Locate each line in the rows below that contains the word "nearer" and copy those lines out. Case counts.
--
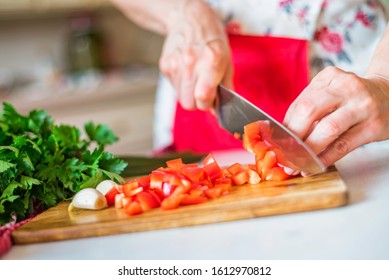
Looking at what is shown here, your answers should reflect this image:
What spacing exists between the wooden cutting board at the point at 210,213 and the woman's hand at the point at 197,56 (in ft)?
1.33

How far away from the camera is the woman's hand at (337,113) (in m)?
0.85

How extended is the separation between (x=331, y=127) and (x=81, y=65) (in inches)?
105

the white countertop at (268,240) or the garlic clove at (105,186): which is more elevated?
the garlic clove at (105,186)

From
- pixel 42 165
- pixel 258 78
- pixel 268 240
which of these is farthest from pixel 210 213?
pixel 258 78

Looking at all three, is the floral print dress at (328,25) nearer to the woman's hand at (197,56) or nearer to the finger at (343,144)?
the woman's hand at (197,56)

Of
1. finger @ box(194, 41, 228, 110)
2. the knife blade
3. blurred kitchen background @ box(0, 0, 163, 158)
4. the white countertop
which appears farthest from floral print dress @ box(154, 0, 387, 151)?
blurred kitchen background @ box(0, 0, 163, 158)

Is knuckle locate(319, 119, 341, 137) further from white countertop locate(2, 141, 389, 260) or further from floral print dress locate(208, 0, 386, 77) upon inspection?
floral print dress locate(208, 0, 386, 77)

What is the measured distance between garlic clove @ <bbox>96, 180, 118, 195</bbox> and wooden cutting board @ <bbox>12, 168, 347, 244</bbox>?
7cm

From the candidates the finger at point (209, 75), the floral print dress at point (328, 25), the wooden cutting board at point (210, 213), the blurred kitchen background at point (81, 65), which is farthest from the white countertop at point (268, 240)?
the blurred kitchen background at point (81, 65)

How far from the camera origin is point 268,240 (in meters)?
0.69

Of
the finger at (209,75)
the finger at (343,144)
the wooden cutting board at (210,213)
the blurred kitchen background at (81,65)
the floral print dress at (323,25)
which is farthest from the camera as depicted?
the blurred kitchen background at (81,65)

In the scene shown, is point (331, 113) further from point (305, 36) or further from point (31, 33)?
point (31, 33)

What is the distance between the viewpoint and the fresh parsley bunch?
88 centimetres
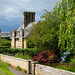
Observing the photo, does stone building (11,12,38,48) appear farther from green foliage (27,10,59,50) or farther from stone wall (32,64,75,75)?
stone wall (32,64,75,75)

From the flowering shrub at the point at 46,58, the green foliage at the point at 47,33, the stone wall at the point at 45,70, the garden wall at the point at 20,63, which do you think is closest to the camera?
the stone wall at the point at 45,70

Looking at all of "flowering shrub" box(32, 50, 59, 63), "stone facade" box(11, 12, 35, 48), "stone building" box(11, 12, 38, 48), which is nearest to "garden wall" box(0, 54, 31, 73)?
"flowering shrub" box(32, 50, 59, 63)

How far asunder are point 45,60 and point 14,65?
4404 mm

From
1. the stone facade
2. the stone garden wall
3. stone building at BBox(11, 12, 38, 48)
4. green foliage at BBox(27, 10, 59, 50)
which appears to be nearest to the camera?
the stone garden wall

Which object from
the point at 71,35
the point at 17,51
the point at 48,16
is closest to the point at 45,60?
the point at 71,35

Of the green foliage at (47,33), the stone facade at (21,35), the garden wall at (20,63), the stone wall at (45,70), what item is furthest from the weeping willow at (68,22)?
the stone facade at (21,35)

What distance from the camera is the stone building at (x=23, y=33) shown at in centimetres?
4938

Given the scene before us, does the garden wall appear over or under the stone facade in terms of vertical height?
under

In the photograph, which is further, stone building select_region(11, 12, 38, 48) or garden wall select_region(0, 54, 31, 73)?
stone building select_region(11, 12, 38, 48)

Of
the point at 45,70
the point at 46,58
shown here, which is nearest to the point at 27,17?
the point at 46,58

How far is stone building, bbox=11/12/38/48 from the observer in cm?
4938

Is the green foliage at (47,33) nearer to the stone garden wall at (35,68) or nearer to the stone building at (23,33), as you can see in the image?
the stone garden wall at (35,68)

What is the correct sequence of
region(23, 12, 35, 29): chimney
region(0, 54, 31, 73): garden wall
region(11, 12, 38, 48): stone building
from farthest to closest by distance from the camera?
region(23, 12, 35, 29): chimney, region(11, 12, 38, 48): stone building, region(0, 54, 31, 73): garden wall

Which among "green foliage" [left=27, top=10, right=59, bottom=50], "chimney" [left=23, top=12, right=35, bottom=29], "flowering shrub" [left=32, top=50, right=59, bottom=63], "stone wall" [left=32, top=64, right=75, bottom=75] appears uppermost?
"chimney" [left=23, top=12, right=35, bottom=29]
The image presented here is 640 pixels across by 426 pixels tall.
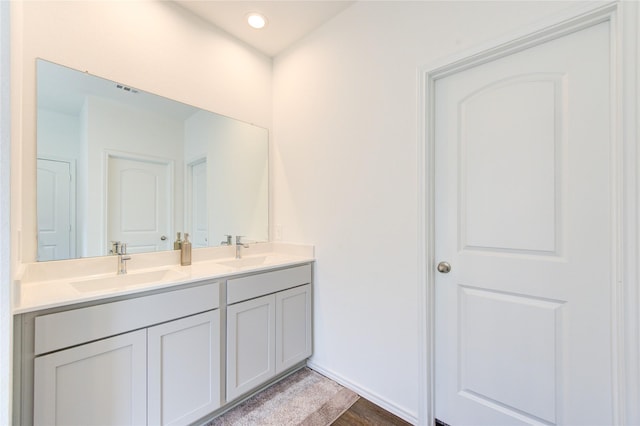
--
RESPONSE TO THE TASK ->
Looking at all three, is the floral print dress at (328,25) nearer to the woman's hand at (197,56) or nearer to the finger at (343,144)?
Is the green foliage at (47,33) nearer to the stone garden wall at (35,68) or nearer to the stone building at (23,33), as you can see in the image?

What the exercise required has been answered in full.